Envisioning a Better Future for Caregivers

Arthur Kleinman understands families like mine.  I know he does, because he wrote this:
The chronically ill
often are like those trapped at a frontier, wandering confused in a poorly
known border area, waiting desperately to return to their native land.  Chronicity for many is the dangerous crossing
of the borders, the interminable waiting to exit and reenter normal everyday
life, the perpetual uncertainty of whether one can return at all.  To pass through this world of limbo is to
move through a “nervous” system, a realm of menacing uncertainty.  For some the passage not so difficult; for
others it becomes routine like so much else in life; yet for others it involves
despair at being stuck in a place one has come to hate and fear.  This image should also alert us to the social
nature of chronicity: the entrance and exit formalities, the visas, the
different languages and etiquettes, the guards and functionaries and hucksters
at the border crossing points, and especially the relatives and friends who press
their faces against windows to wave a sad goodbye, who carry sometimes the
heaviest baggage, who sit in the same waiting rooms, and who even travel
through the same land of limbo, experiencing similar worry, hurt, uncertainty
and loss.  Social movement for the
chronically ill is back and forth through rituals of separation, transition and
reincorporation, as exacerbation leads to remission and then circles back to
worsening and so on.  (The Illness Narratives, 1988)
Luckily, Kleinman has offered some thoughts on restructuring
the way in which professionals care for the vulnerable and their families.  He begins by suggesting a major transformation
of training for health professionals and proposes a new methodology that is
rooted in ‘empathetic listening, translation and interpretation’.  The practical steps in building this new
professional training would be first the execution of a ‘mini-ethnography’ or
life history of the patient and his or her family.  The neurologist treating my son’s first
seizure would have discovered in my life history that I had been traumatized as
a teenager by witnessing my father having a post- stroke seizure while the two
of us were alone at home.  I was almost
immobilized by fear when I realized years later that Nicholas might have
epilepsy. 
Next, Kleinman proposes ‘the explanatory model followed by
negotiation’.  Once a professional
understands the lived experience of a person requiring care, he or she can
converse with the patient and family to compare understandings of the illness,
the treatment options and how to agree on a course of action.  Everyone in the room might answer questions
such as “What do you think is wrong? 
What caused it?  What do you want
me to do?  What do you think will happen
if you have this or that treatment?”  Of
course, no one is going to take time to build consensus in this manner if there
is an emergency situation, but in chronic care, consensus is critical to
minimizing regret, frustration or anger over the long term.

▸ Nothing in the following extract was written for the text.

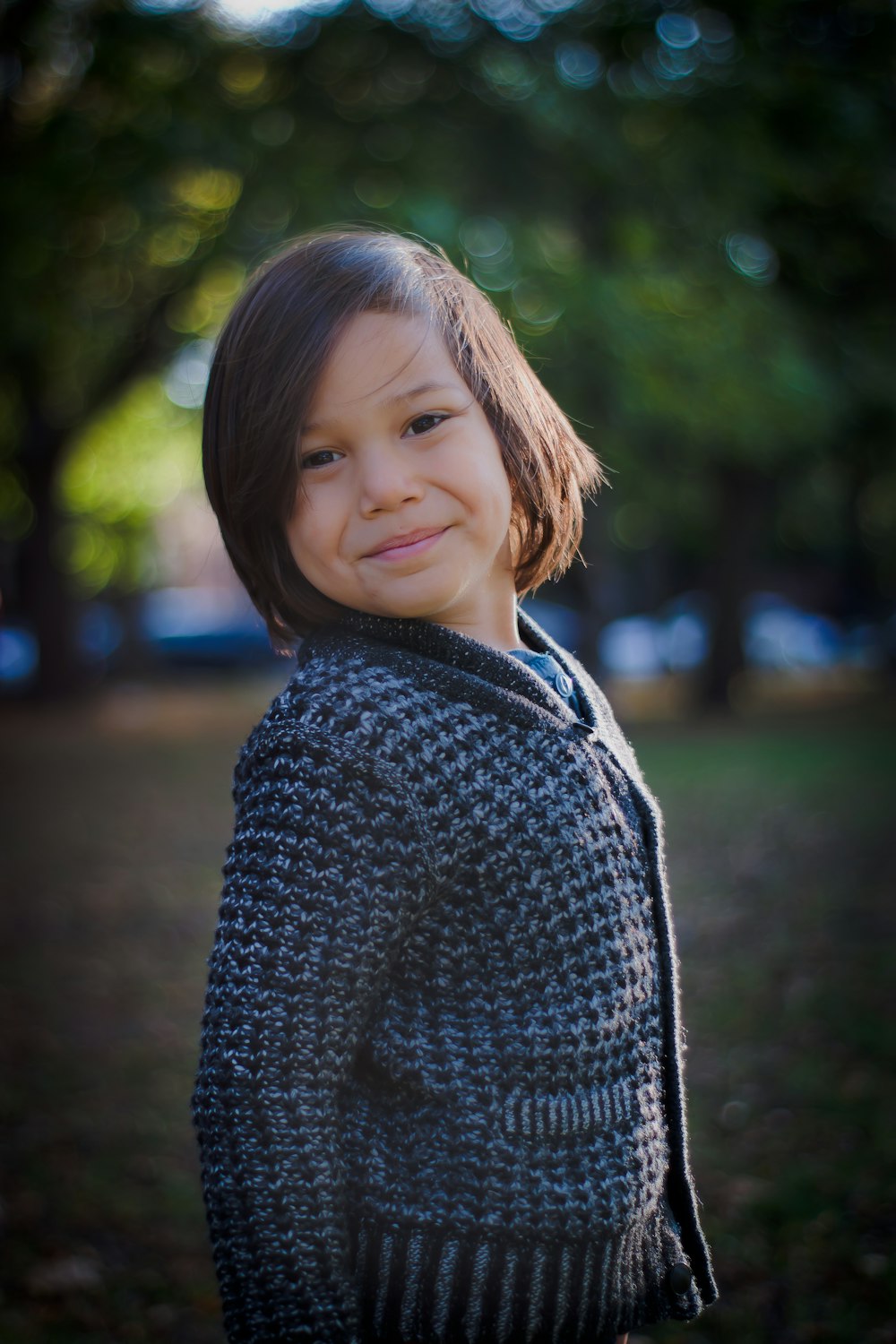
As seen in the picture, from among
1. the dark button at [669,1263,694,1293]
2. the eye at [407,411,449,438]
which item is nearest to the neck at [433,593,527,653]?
the eye at [407,411,449,438]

Finally, Kleinman proposes a process of ‘remoralization or a
process of medical psychotherapy’ for doctors seeking to be truly helpful to
their patients with chronic illness.  He
describes a series of appointments wherein patients can discuss their sense of
loss; a talking therapy moving the patient from grief to restitution. 
This may be helpful, but it is my personal opinion that a
better solution for professionals caring for people with disabilities or those
who are infirm due to their age would be an imperative for all student doctors
to complete a rotation in community medicine. 
For all doctors to have the
experience of visiting homes and observing the real lives of patients living
with chronic care conditions would go a long way to achieving Kleinman’s ideal
of empathetic listening. 
Arthur Kleinman wrote “The Illness Narratives” in 1988.  There has been a lot of water under the
bridge since then – that was the same year that my son Nicholas was born with
severe disabilities.  Since 1988, much
has stayed the same and much has changed, some for the good.  Consider this pearl of Kleinman’s wisdom:
The study of illness
meanings is not only about one particular individual’s experience; it is also
very much about social networks, social situations, and different forms of
social reality.  Illness meanings are shared
and negotiated.  They are an integral
dimension of lives lived together.  Had
we examined work settings, schools or other of the major institutions of
society, we would have arrived at the same point.  Illness is deeply embedded in the social
world, and consequently it is inseparable from the structures and processes
that constitute that world.  For the
practitioner, as for the anthropologist, an enquiry into the meanings of
illness is a journey into relationships.
I knew these ideas to be true long before I ever heard about
Kleinman and his work.  I allied myself
with the work of the PLAN Institute and with the innovative social network
coordination tool, Tyze.  These entities
were created in order to create social support networks around vulnerable individuals,
but also to allow professionals, patients and their families to share
information, listen empathetically and to negotiate treatment plans by engaging
in one, ongoing ‘real life’ conversation about ongoing care and treatment
choices.
Can it ever be possible to have a de-medicalized model of
social, community and family based medicine for long-term care patients
including the elderly?  I think it is and
Arthur Kleinman has given us a very good place to start.